Albert Rusnak‘s outstanding season in Major League Soccer has scouts abroad wondering if he’s made a breakthrough.

With intense weeks ahead in World Cup qualifying and MLS, he may not have much time to notice the extra eyes.

[ MORE: Top talents at U-17 World Cup ]

Rusnak, 23, has seven goals and 12 assists for Real Salt Lake this season, and the DP attacking midfielder is in focus Thursday at Hampden Park in Scotland.

The Slovakian star won’t be worried about scouts, largely, as his side looks to clinch at least second place in UEFA World Cup qualifying Group F, but the BBC’s Simon Stone says he’s not likely to MLS for long thanks to interest in England, Germany, and Scotland (at the very least).

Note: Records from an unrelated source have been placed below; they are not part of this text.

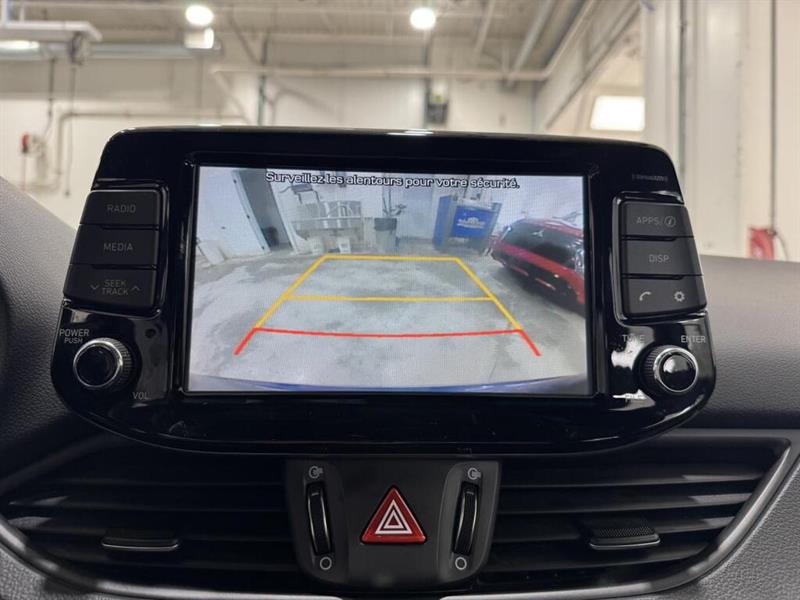 hyundai Elantra GT 2019 - 18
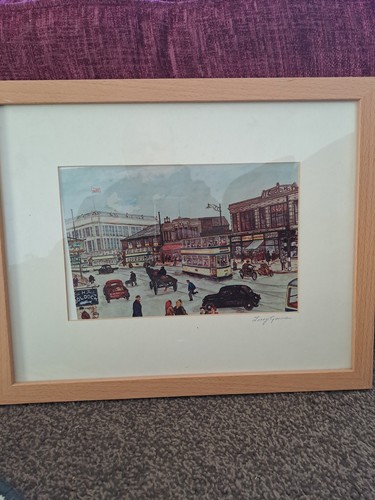 Transport picture terry gorman - transport,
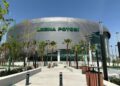 Anuncian agenda de eventos en la Arena Potosí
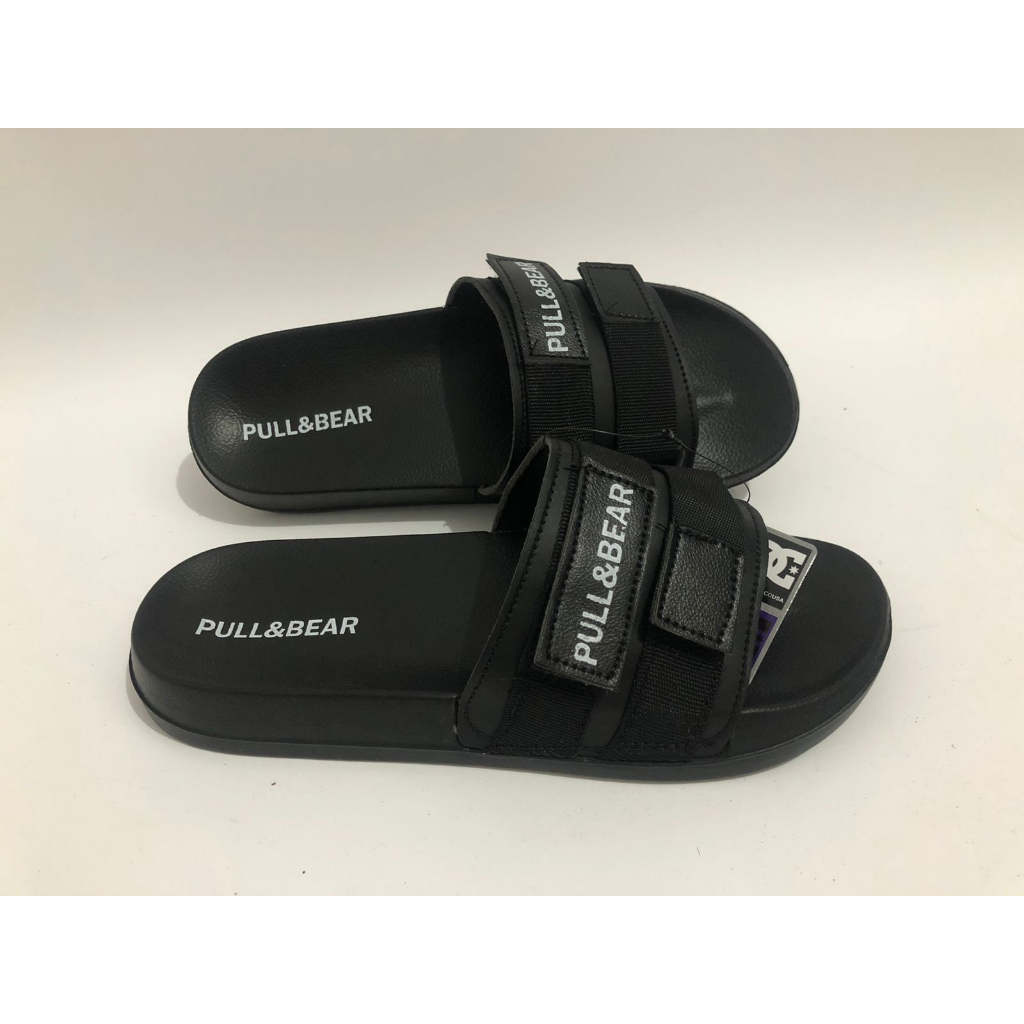 Sandal Hush Puppies Premium Sandal Selop Pria Wanita Sandal Slide Banyak Model lainya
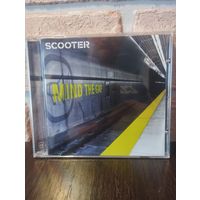 Scooter – Mind The Gap (Germany)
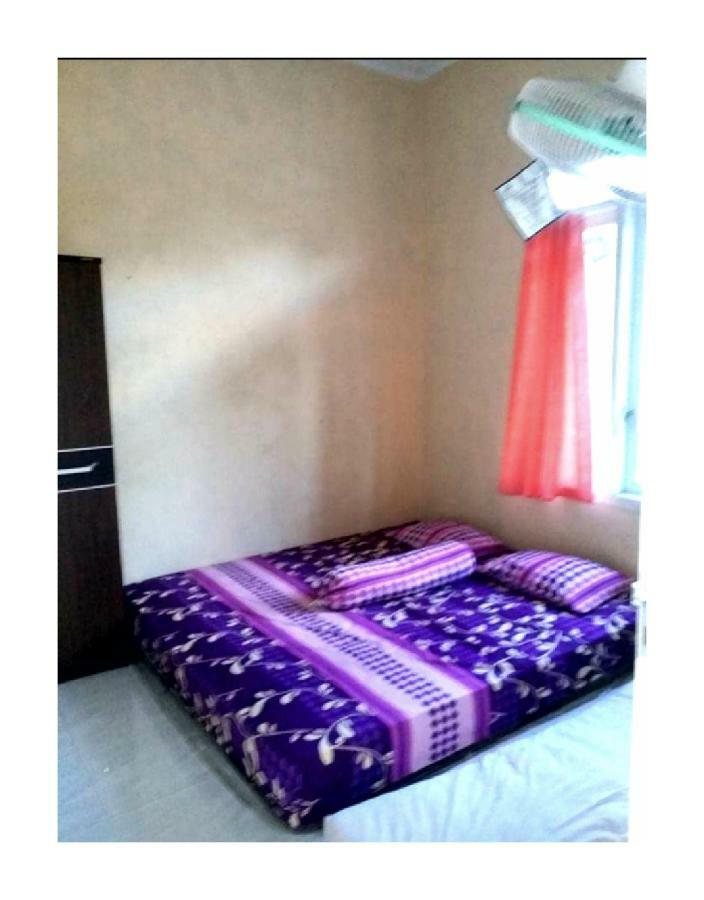 Kenangan Guest House Sabang  Eksteriør bilde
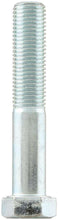 Load image into Gallery viewer, Allstar Performance Hex Head Bolt 7/16-20 x 2-1/2 Grade 5 5pk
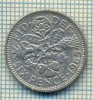 9904 MONEDA -MAREA BRITANIE - SIX PENCE -anul 1965 -starea care se vede, Europa
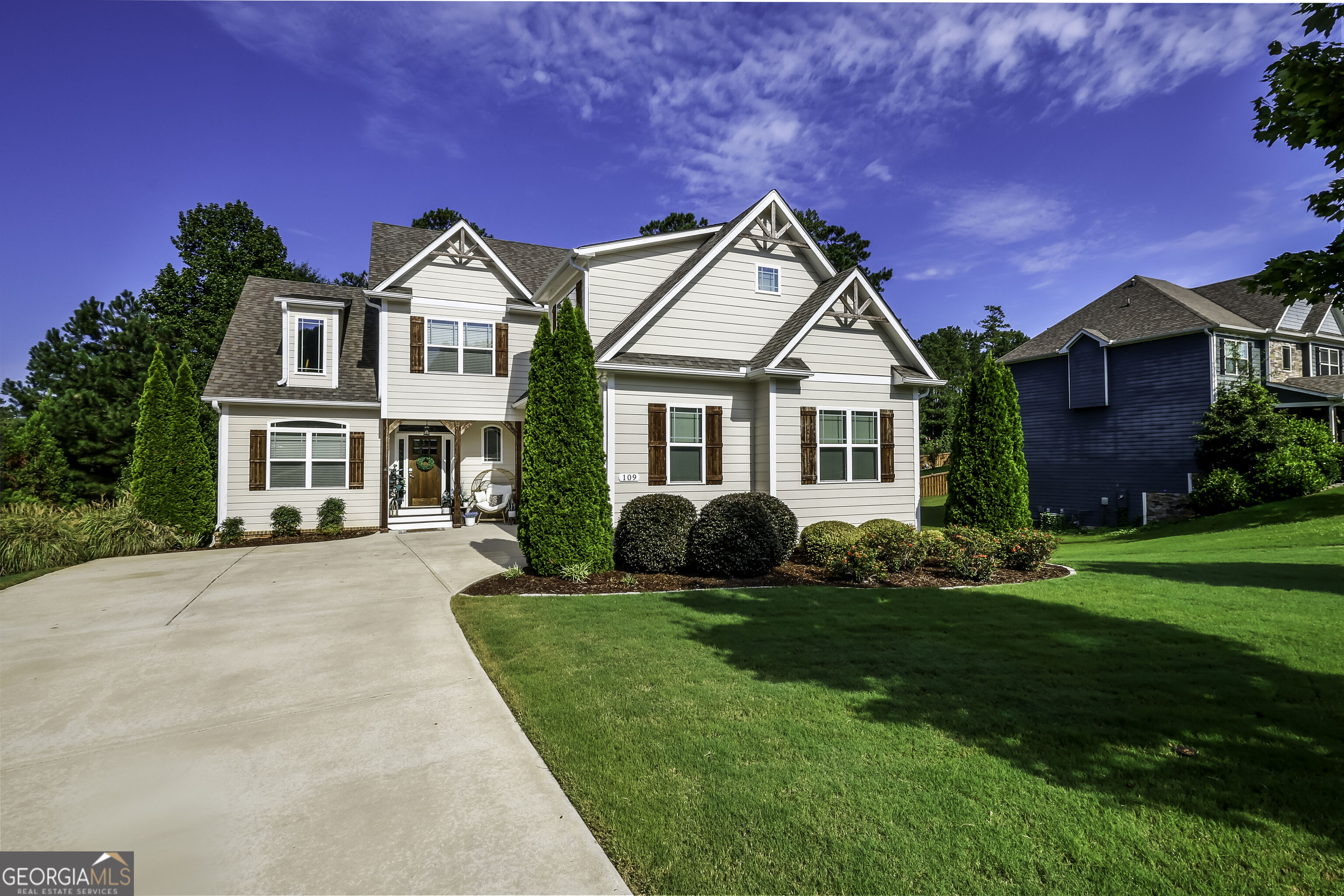 Residential in Mcdonough 3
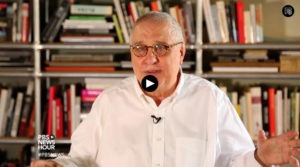 The ugly truth about truth, according to Errol Morris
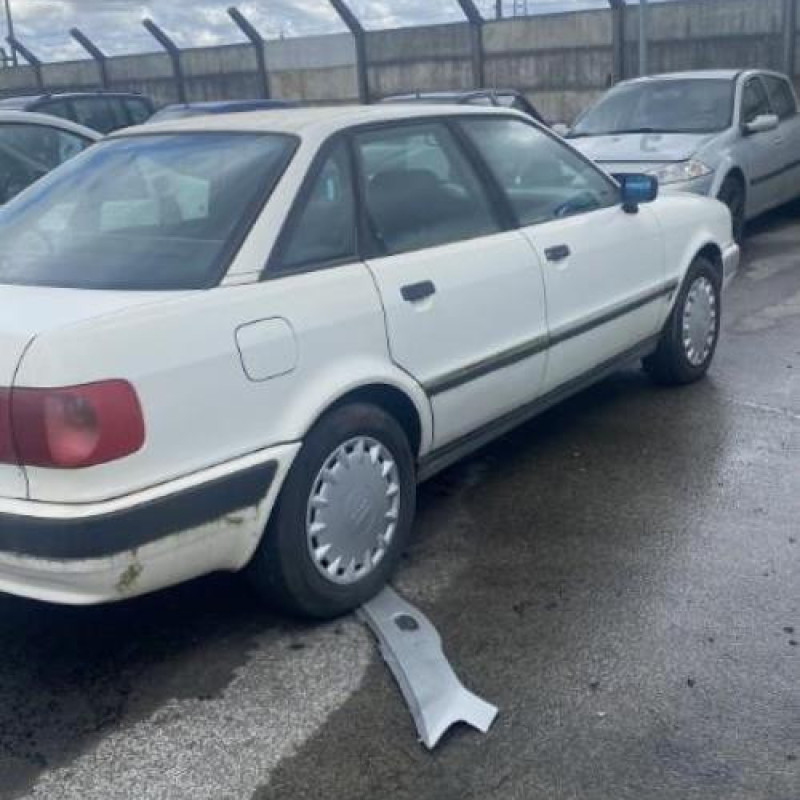 Jante AUDI 80 3 Photo n°8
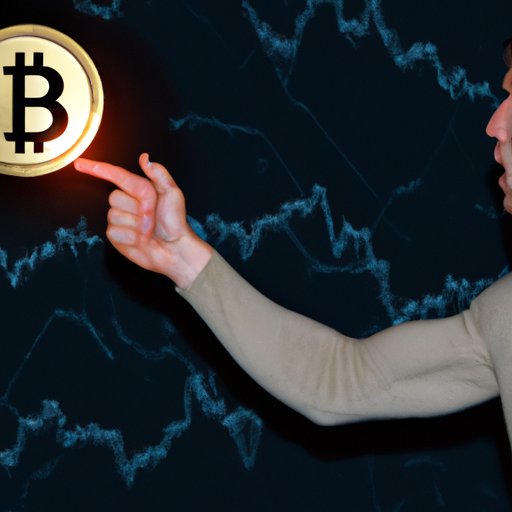 Exploring the Supply and Demand of Cryptocurrencies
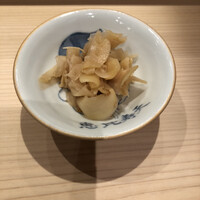 鮨処たけ原 - 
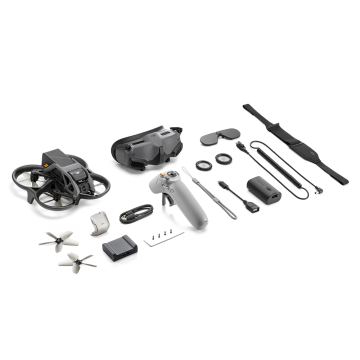 DJI Avata Pro-View Combo (New)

Scouts from clubs in all three countries will watch the 23-year-old in Glasgow before what is likely to be a move away from current Major League Soccer outfit Real Salt Lake in January.

Rusnak was with Manchester City from 2010-15, where his father was a scout. He took loans at Oldham Athletic, Birmingham City, and SC Cambuur before moving to Groningen and then RSL.

He has five caps for Slovakia, which sits five points back of England and a point ahead of Slovenia and Scotland. His RSL side has surged into the Top Six and looks to maintain playoff positioning over the final two matches.